The Effects of Breathing He–O2 Mixtures on Maximal Oxygen Consumption in Normoxic and Hypoxic Men

Abstract

1 The hypothesis that the ventilatory resistance to O₂ flow (R_V) does limit maximal O₂ consumption (V̇_{O2 max}) in hypoxia, but not in normoxia, at least in non‐athletic subjects, was tested. R_V was reduced by using He–O₂ mixtures. 2 V̇_{O2, max} was measured during graded cyclo‐ergometric exercise in eight men (aged 30 ± 3 years) who breathed N₂–O₂ and He–O₂ mixtures in normoxia (inspired oxygen fraction (FI,O₂= 0.21) and hypoxia (FI,O₂= 0.11). O₂ consumption, expired and alveolar ventilations (V̇_E and V̇_A, respectively), blood lactate and haemoglobin concentrations, heart rate and arterial oxygen saturation (Sa,O₂) were determined at the steady state of each work load.
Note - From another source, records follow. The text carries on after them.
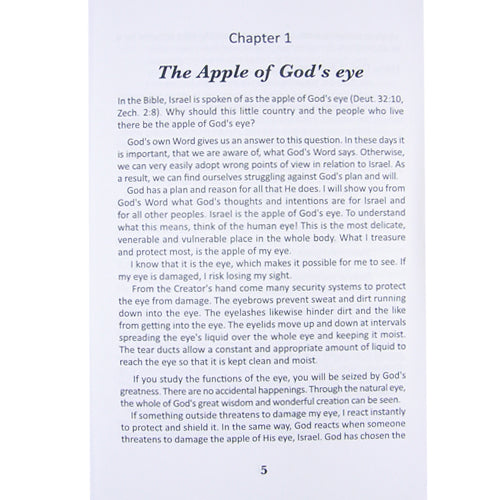 Chapter 1

The Apple of God's eye

In the Bible, Israel is spoken of as the apple of God's eye (Deut. 32:10, Zech. 2:8). Why should this little country and the people who live there be the apple of God's eye?

God's own Word gives us an answer to this question. In these days it is important, that we are aware of, what God's Word says. Otherwise, we can very easily adopt wrong points of view in relation to Israel. As a result, we can find ourselves struggling against God's plan and will.

God has a plan and reason for all that He does. I will show you from God's Word what God's thoughts and intentions are for Israel and for all other peoples. Israel is the apple of God's eye. To understand what this means, think of the human eye! This is the most delicate, venerable and vulnerable place in the whole body. What I treasure and protect most, is the apple of my eye.

I know that it is the eye, which makes it possible for me to see. If my eye is damaged, I risk losing my sight.

From the Creator's hand come many security systems to protect the eye from damage. The eyebrows prevent sweat and dirt running down into the eye. The eyelashes likewise hinder dirt and the like from getting into the eye. The eyelids move up and down at intervals spreading the eye's liquid over the whole eye and keeping it moist. The tear ducts allow a constant and appropriate amount of liquid to reach the eye so that it is kept clean and moist.

If you study the functions of the eye, you will be seized by God's greatness. There are no accidental happenings. Through the natural eye, the whole of God's great wisdom and wonderful creation can be seen.

If something outside threatens to damage my eye, I react instantly to protect and shield it. In the same way, God reacts when someone threatens to damage the apple of His eye, Israel. God has chosen the

5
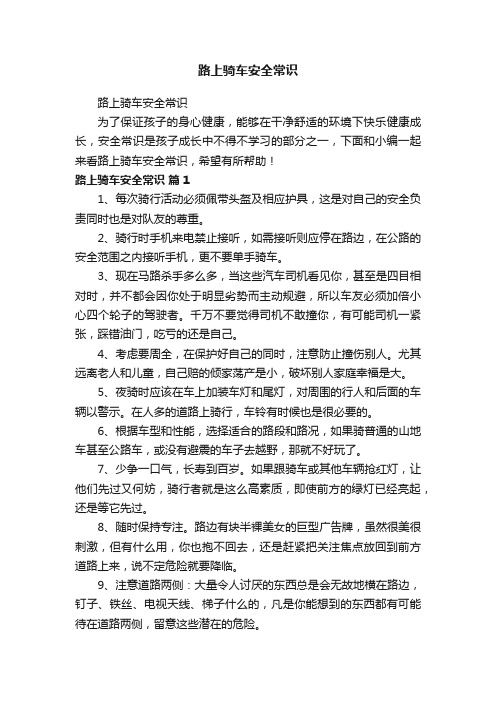 路上骑车安全常识

路上骑车安全常识

为了保证孩子的身心健康，能够在干净舒适的环境下快乐健康成长，安全常识是孩子成长中不得不学习的部分之一，下面和小编一起来看路上骑车安全常识，希望有所帮助！

路上骑车安全常识 篇1

1、每次骑行活动必须佩带头盔及相应护具，这是对自己的安全负责同时也是对队友的尊重。

2、骑行时手机来电禁止接听，如需接听则应停在路边，在公路的安全范围之内接听手机，更不要单手骑车。

3、现在马路杀手多么多，当这些汽车司机看见你，甚至是四目相对时，并不都会因你处于明显劣势而主动规避，所以车友必须加倍小心四个轮子的驾驶者。千万不要觉得司机不敢撞你，有可能司机一紧张，踩错油门，吃亏的还是自己。

4、考虑要周全，在保护好自己的同时，注意防止撞伤别人。尤其远离老人和儿童，自己赔的倾家荡产是小，破坏别人家庭幸福是大。

5、夜骑时应该在车上加装车灯和尾灯，对周围的行人和后面的车辆以警示。在人多的道路上骑行，车铃有时候也是很必要的。

6、根据车型和性能，选择适合的路段和路况，如果骑普通的山地车甚至公路车，或没有避震的车子去越野，那就不好玩了。

7、少争一口气，长寿到百岁。如果跟骑车或其他车辆抢红灯，让他们先过又何妨，骑行者就是这么高素质，即使前方的绿灯已经亮起，还是等它先过。

8、随时保持专注。路边有块半裸美女的巨型广告牌，虽然很美很刺激，但有什么用，你也抱不回去，还是赶紧把关注焦点放回到前方道路上来，说不定危险就要降临。

9、注意道路两侧：大量令人讨厌的东西总是会无故地横在路边，钉子、铁丝、电视天线、梯子什么的，凡是你能想到的东西都有可能待在道路两侧，留意这些潜在的危险。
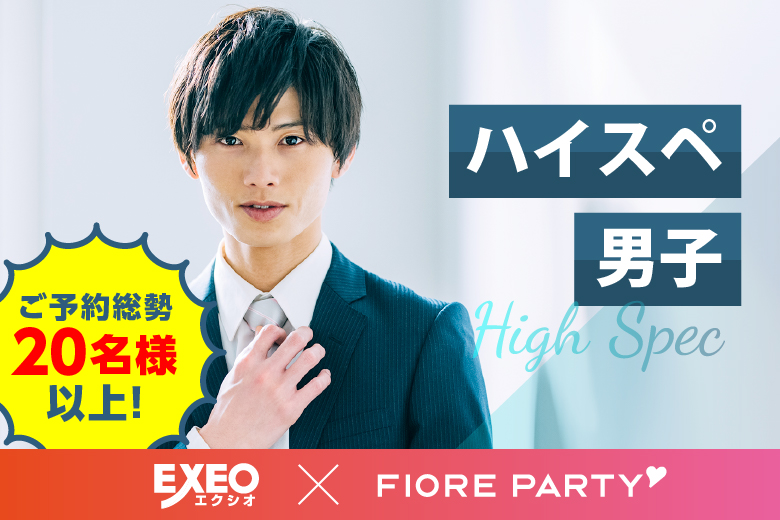 ハイスペ
男子
High Spec

ご予約総勢
20名様
以上!

EXEO
エクシオ
×
FIORE PARTY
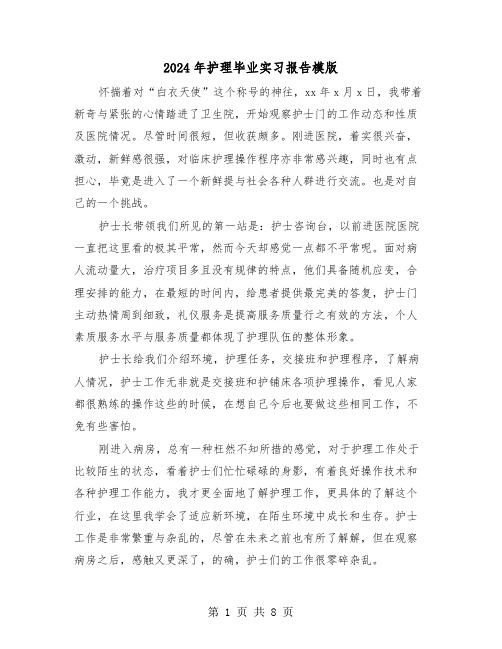 2024年护理毕业实习报告模版

怀揣着对“白衣天使”这个称号的神往，xx年x月x日，我带着新奇与紧张的心情踏进了卫生院，开始观察护士门的工作动态和性质及医院情况。尽管时间很短，但收获颇多。刚进医院，着实很兴奋，激动，新鲜感很强，对临床护理操作程序亦非常感兴趣，同时也有点担心，毕竟是进入了一个新鲜提与社会各种人群进行交流。也是对自己的一个挑战。

护士长带领我们所见的第一站是：护士咨询台，以前进医院医院一直把这里看的极其平常，然而今天却感觉一点都不平常呢。面对病人流动量大，治疗项目多且没有规律的特点，他们具备随机应变，合理安排的能力，在最短的时间内，给患者提供最完美的答复，护士门主动热情周到细致，礼仪服务是提高服务质量行之有效的方法，个人素质服务水平与服务质量都体现了护理队伍的整体形象。

护士长给我们介绍环境，护理任务，交接班和护理程序，了解病人情况，护士工作无非就是交接班和护铺床各项护理操作，看见人家都很熟练的操作这些的时候，在想自己今后也要做这些相同工作，不免有些害怕。

刚进入病房，总有一种枉然不知所措的感觉，对于护理工作处于比较陌生的状态，看着护士们忙忙碌碌的身影，有着良好操作技术和各种护理工作能力，我才更全面地了解护理工作，更具体的了解这个行业，在这里我学会了适应新环境，在陌生环境中成长和生存。护士工作是非常繁重与杂乱的，尽管在未来之前也有所了解解，但在观察病房之后，感触又更深了，的确，护士们的工作很零碎杂乱。

第 1 页 共 8 页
Arterial O₂ and CO₂ partial pressures (Pa,O₂) and Pa,CO₂, respectively) were measured at rest and at the end of the highest work load. 3 Maximal V̇_E and V̇_A were significantly increased by He—O₂ breathing in normoxia (+27 and +18%, respectively), without significant changes in Pa, O₂, Sa, O₂V̇O_{2, max} In hypoxia, V̇_E and V̇_A increased (+31 and +24%, respectively), together with Pa,O₂ (+17%), Sa, O₂ (+6%) and V̇_{O2, max} (+14%). 4 The results support the hypothesis that the role of R_V in limiting V̇_O2,max is negligible in normoxia. In hypoxia, the finding that higher V̇_E and V̇_A values during He–O₂ breathing led to higher V̇_O2,max values suggests a greater role of R_V as a limiting factor. It is unclear whether the finding that the V̇_{O2 max} values were the same during He–O₂ and N₂–O₂ breathing in normoxia is due to a non‐linear response of the O₂ transfer system, as previously proposed.